Figure 3 shows velocities in the y-direction sampled along C 1 C 2 ¯ . These velocities perpendicular to the main flow direction ( x ) cause turbulence downstream. In an aligned setup (0 ° ), the maximum and minimum velocities have the same magnitude but different signs. The wingwalls (chamfer-option) are able to reduce the amount and size of those shear velocities by more than 50% compared to a setup with a straight headwall. But this changes for misaligned structures. While the maximum y -velocities from the straight setup only increase by about 50%, they quintuple in the chamfer setup. Velocities in y -direction continuously increase in the chamfer setup and beyond 60 ° those perpendicular velocities exceed the ones from the straight setup.
The round configuration maintains the lowest shear velocities out of all cases and for every angle. It maintains smaller (between 25%–60%) velocities than the tangent option, but both of these configurations have significantly lower y -velocities than the straight and chamfer ones.
The second part in analyzing the modeling results was a visualization of the velocity distributions in the culvert. Figure 4 uses velocity contours to visualize the impact of different inlet treatments. Three different cases are presented, 0 ° , 45 ° and 90 ° , and the velocities are differentiated with different shades of blue. Figure 4a has a higher velocity jet in the culvert than Figure 4b–d as there is a sudden change in width that causes a constriction downstream. The chamfer setup creates a homogenous velocity distribution in an aligned culvert but it fails to improve the flow within the culvert when the misalignment angles increase (Figure 4f,j). Here, the lower wingwall constricts the flow in the upstream water body more and more, leading to a bottleneck that is narrower than the actual culvert. All round and tangent setups (Figure 4c,d,g,h,k,l) form smooth velocity fields in the culvert. Even at large angles they only develop small, similar sized areas of high velocities along the upper inlet (Figure 4k,l).
Figure 5 shows the sum of TKE over the total area in all tested scenarios. Although the total area of the model varies with every case, its influence on the sum of TKE is rather small. Most of the TKE occurs in the culverts, which all had the same size. There is a linear trend for the straight configuration, with R 2 = 0.964 . Out of all four configurations, this one has the second highest rise in TKE with increasing misalignment: from 0 ° to 90 ° TKE increases by 22.75% ( 236 m · s 2 ). For aligned culverts, the chamfers or wingwalls reduce turbulence by about a factor of five in comparison to the straight setup, however, the proposed scheme does not perform well for other angles, especially steeper ones.

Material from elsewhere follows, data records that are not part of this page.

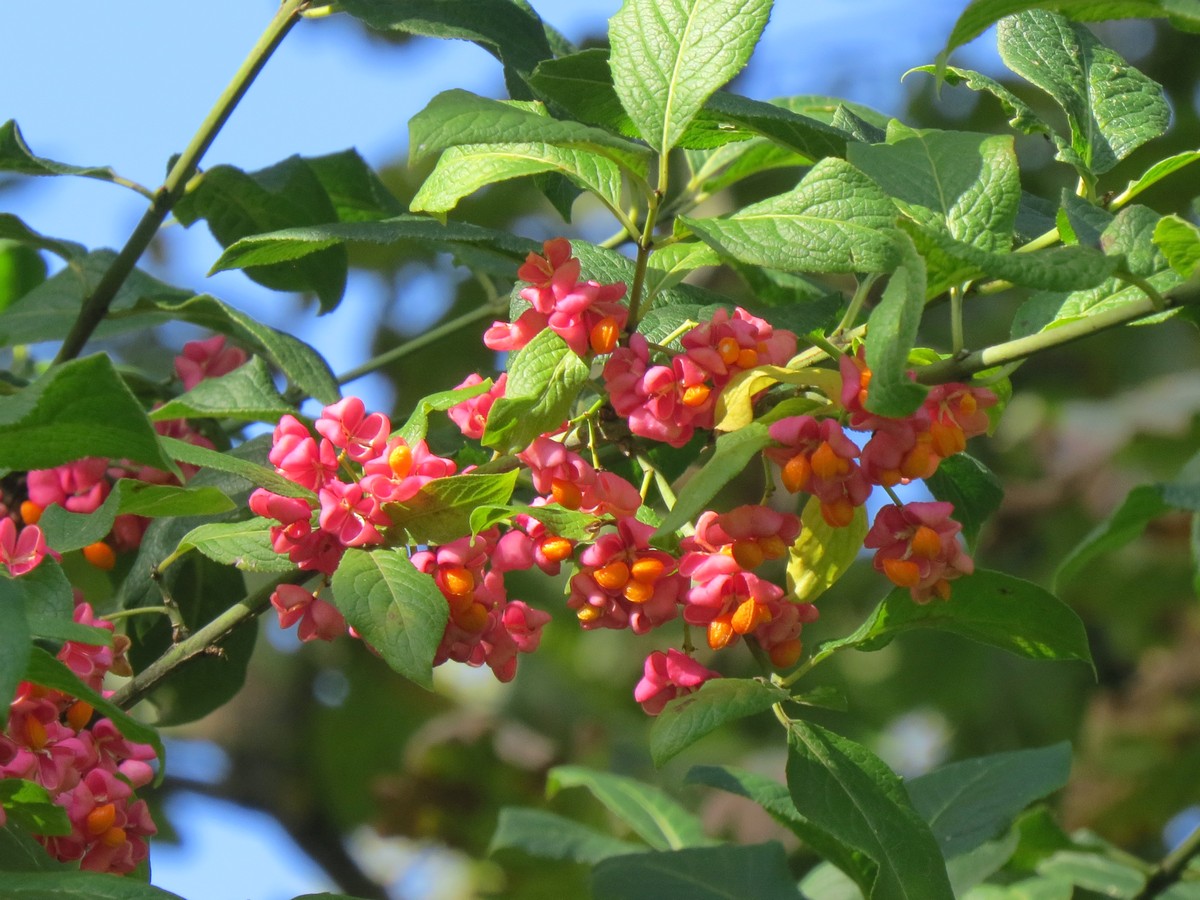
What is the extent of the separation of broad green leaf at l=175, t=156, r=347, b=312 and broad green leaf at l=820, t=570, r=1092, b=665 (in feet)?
1.92

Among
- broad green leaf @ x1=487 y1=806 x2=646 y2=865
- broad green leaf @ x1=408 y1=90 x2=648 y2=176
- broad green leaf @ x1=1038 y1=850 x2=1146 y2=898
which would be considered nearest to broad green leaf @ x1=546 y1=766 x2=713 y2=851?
broad green leaf @ x1=487 y1=806 x2=646 y2=865

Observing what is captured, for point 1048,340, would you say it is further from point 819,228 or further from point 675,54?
point 675,54

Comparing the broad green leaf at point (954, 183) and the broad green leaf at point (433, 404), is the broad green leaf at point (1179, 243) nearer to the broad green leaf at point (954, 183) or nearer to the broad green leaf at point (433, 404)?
the broad green leaf at point (954, 183)

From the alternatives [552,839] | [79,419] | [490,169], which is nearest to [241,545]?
[79,419]

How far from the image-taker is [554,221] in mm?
4152

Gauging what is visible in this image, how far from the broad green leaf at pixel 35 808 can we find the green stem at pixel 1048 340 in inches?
22.6

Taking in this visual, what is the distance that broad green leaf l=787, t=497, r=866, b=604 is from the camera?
90 cm

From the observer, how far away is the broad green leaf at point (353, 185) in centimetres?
129

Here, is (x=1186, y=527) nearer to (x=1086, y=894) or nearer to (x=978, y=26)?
(x=1086, y=894)

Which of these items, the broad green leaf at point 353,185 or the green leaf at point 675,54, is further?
the broad green leaf at point 353,185

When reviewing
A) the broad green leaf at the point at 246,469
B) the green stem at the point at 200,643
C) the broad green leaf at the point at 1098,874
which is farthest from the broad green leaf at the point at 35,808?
the broad green leaf at the point at 1098,874

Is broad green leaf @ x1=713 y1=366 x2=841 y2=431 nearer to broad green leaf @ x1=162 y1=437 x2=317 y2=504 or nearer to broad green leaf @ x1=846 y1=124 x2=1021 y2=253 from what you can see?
→ broad green leaf @ x1=846 y1=124 x2=1021 y2=253

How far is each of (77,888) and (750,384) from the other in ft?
1.47

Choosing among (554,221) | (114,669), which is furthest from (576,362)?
(554,221)
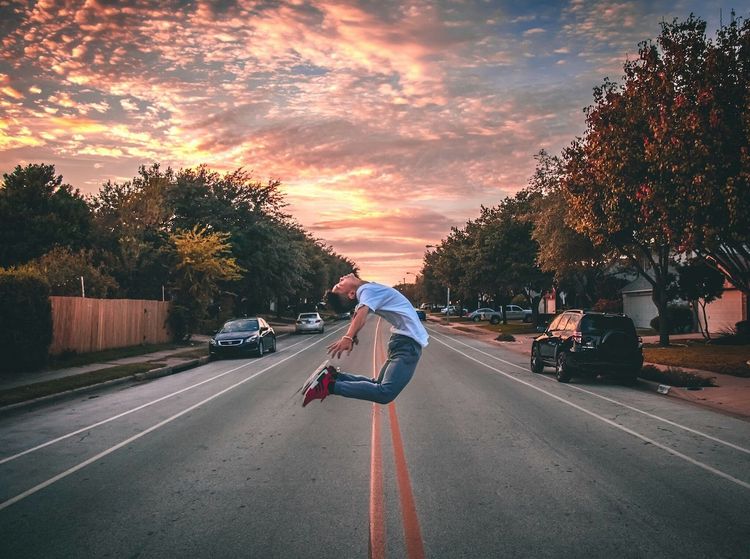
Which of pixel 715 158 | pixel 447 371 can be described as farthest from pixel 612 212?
pixel 447 371

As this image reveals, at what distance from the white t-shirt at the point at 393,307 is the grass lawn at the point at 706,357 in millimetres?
13112

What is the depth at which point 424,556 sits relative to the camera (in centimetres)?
438

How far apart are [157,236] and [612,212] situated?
78.2ft

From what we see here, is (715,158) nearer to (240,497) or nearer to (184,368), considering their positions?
(240,497)

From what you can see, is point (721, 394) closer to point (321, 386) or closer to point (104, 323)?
point (321, 386)

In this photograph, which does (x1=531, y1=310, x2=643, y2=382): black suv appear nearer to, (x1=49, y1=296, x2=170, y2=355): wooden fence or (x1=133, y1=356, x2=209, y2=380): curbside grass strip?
(x1=133, y1=356, x2=209, y2=380): curbside grass strip

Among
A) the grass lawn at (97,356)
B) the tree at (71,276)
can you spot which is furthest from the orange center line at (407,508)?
the tree at (71,276)

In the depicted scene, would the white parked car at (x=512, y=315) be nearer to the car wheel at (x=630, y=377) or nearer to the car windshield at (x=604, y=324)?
the car wheel at (x=630, y=377)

The TKE increases exponentially ( R 2 = 0.995 ) more than ten times from aligned to perpendicular flows. This is due to the fact that the bottom wingwall narrows down the flowpath in the upstream water body at greater angles, therefore creating a bottleneck. In its most extreme case, the 90 ° scenario, this leads to a high velocity jet formation before the culvert with velocity vectors at least 45 ° off the culvert flow direction. This leads to a highly irregular flow pattern in the culvert with a large amount of turbulence. Different wingwall schemes that do not create such a constriction would most likely perform better. Extending the lower culvert sidewall and thereby dissolving the bottleneck could be one solution, trialling different angles another one. It is questionable whether a straight wingwall setup could perform continuously as well as the round or tangent version. Both of these latter setups start off with low losses and maintain these as the angles get bigger. Between 0 ° to 90 ° TKE increases just by 20% from approximately 100 m to 120 m · s 2 in the round and tangent setup (quadratic increase; round: R 2 = 0.992 ; tangent: R 2 = 0.974 ). The greatest deviation between the round and tangent version is 3.1%.

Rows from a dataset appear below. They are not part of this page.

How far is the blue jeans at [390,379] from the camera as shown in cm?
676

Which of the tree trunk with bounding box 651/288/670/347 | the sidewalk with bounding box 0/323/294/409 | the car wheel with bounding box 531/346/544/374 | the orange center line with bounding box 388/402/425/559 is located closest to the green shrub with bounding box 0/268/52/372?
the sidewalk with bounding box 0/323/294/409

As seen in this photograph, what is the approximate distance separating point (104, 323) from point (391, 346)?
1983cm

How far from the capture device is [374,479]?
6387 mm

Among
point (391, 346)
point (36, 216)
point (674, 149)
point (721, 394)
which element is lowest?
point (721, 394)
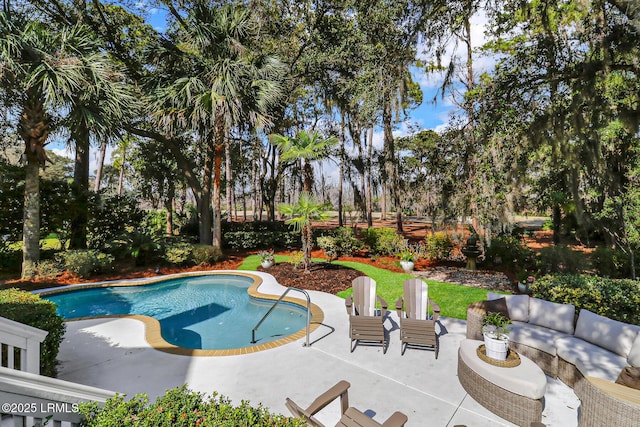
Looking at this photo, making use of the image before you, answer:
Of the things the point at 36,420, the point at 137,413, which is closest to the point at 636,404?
the point at 137,413

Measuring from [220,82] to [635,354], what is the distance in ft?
40.7

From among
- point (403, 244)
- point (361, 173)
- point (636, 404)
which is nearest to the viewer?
point (636, 404)

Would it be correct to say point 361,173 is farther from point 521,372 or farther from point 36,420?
point 36,420

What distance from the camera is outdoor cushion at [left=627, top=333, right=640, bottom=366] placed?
11.9 feet

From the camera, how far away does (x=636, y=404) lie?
2.79 m

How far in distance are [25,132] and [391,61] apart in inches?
438

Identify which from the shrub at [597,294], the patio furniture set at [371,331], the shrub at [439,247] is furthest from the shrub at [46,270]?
the shrub at [597,294]

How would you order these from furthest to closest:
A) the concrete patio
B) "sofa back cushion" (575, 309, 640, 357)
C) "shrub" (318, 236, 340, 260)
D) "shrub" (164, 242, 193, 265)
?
1. "shrub" (318, 236, 340, 260)
2. "shrub" (164, 242, 193, 265)
3. "sofa back cushion" (575, 309, 640, 357)
4. the concrete patio

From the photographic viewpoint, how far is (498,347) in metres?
3.75

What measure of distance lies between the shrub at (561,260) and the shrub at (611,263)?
526 millimetres

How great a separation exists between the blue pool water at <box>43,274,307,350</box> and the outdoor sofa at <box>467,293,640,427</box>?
13.7 feet

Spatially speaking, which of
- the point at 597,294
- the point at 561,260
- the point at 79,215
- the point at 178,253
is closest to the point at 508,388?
the point at 597,294

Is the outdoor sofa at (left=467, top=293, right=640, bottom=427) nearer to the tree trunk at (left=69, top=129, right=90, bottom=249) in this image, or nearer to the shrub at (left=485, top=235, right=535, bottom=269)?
the shrub at (left=485, top=235, right=535, bottom=269)

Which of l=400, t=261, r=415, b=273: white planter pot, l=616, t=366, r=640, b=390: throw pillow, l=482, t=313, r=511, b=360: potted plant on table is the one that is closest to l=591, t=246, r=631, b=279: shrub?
l=400, t=261, r=415, b=273: white planter pot
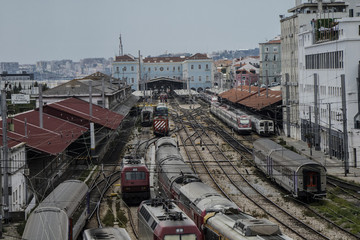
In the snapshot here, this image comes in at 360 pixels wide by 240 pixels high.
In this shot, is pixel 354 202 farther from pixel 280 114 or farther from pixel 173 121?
pixel 173 121

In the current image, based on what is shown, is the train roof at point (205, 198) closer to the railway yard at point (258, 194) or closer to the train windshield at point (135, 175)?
the railway yard at point (258, 194)

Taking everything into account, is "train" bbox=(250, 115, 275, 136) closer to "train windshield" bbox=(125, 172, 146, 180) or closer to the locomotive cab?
the locomotive cab

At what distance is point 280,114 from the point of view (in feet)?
224

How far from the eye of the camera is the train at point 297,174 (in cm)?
2917

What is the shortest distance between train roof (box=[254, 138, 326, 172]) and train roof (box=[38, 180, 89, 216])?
1105cm

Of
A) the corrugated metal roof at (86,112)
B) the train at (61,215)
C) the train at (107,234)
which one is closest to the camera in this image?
the train at (107,234)

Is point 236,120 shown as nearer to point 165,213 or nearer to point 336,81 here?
point 336,81

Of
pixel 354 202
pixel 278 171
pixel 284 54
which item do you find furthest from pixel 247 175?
pixel 284 54

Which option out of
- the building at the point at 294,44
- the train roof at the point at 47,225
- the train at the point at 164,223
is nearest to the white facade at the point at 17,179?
the train roof at the point at 47,225

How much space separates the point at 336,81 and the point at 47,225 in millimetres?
32018

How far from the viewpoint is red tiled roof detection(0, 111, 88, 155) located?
3297 cm

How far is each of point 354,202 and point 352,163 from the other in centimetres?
1200

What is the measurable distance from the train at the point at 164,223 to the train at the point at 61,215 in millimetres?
2545

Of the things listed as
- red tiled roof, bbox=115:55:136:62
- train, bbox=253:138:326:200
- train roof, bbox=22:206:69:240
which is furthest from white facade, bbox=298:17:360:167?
red tiled roof, bbox=115:55:136:62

Until today, guidelines advise against any misalignment between the stream and the culvert and there is little information on what to do when a misalignment cannot be avoided. The Urban Drainage and Flood Control District in the US recommends the use of wingwalls in cases the culvert is skewed to the normal channel flow [8]. Our experiments showed that rounded or tangent transitions would in all cases exceed the performance of the suggested wingwall modifications. The round and tangent modifications reduced turbulence during the flow direction change and a more even velocity distribution was achieved. This reduces sedimentation and erosion problems and is therefore a preferable solution over the wingwalls.

3.2. Experimental Results

Streaklines in the four different setups were visualized with diluted Rhodamine as a tracer. This helped to identify smooth flows as well as areas of very high and low flow velocities.

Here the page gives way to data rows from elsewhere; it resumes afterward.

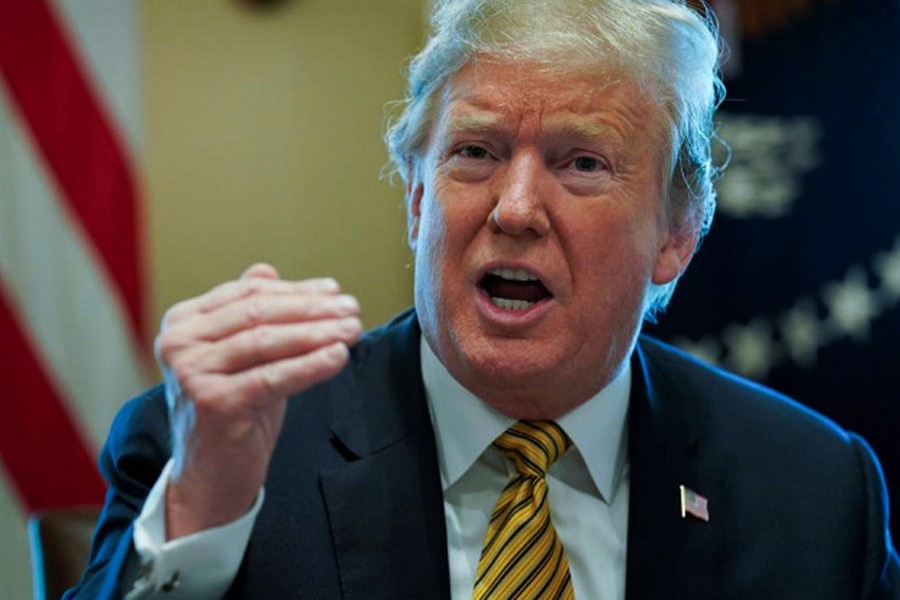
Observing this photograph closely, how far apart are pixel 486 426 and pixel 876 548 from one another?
737 mm

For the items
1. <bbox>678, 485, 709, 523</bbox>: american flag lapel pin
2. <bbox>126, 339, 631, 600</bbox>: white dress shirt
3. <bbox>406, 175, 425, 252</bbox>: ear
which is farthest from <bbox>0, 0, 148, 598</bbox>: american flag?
<bbox>678, 485, 709, 523</bbox>: american flag lapel pin

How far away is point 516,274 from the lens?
2055 mm

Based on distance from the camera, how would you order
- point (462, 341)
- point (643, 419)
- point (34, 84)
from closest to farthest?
point (462, 341) → point (643, 419) → point (34, 84)

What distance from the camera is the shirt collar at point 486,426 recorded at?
216cm

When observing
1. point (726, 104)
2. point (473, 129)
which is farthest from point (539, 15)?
point (726, 104)

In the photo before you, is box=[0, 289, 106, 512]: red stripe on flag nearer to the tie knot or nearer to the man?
the man

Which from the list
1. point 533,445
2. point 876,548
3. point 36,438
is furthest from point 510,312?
point 36,438

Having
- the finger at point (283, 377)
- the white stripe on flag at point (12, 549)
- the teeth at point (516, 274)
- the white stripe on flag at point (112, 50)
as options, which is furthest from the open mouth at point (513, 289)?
the white stripe on flag at point (12, 549)

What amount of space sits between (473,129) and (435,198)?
0.13 meters

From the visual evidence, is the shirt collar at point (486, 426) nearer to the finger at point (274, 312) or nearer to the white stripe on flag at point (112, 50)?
the finger at point (274, 312)

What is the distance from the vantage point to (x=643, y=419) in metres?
2.32

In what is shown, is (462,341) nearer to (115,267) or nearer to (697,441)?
(697,441)

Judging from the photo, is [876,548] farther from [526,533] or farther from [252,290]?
[252,290]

In the straight configuration (Figure 6 s l and s r ) we were able to monitor a long residue time in both corners next to the inlet. This longer retention time was also seen in the left corners of the chamfer and tangent setup (Figure 6 c l and t l ). The round setup (Figure 6 r l and r r ) did not accumulate tracer at any point and had the smoothest flowpath out of all the setups. The round setup offers a steady change in direction combined with a consistent narrowing of the flow path. This is presumed to be the reason for its superior performance over the other setups. While the tangent version had no sudden changes in direction either, the upstream channel width changes much quicker than in the round setup. This creates the mentioned low velocity area in front of the culvert where sediments can accumulate.
Headwater heights (h) were measured upstream of the inlet with a thin metal ruler. The water levels in the round (h = 85 m m ) and tangent (h = 87 m m ) setup were lower than the chamfer (h = 90 m m ) and straight (h = 93 m m ) one, supporting the simulation results.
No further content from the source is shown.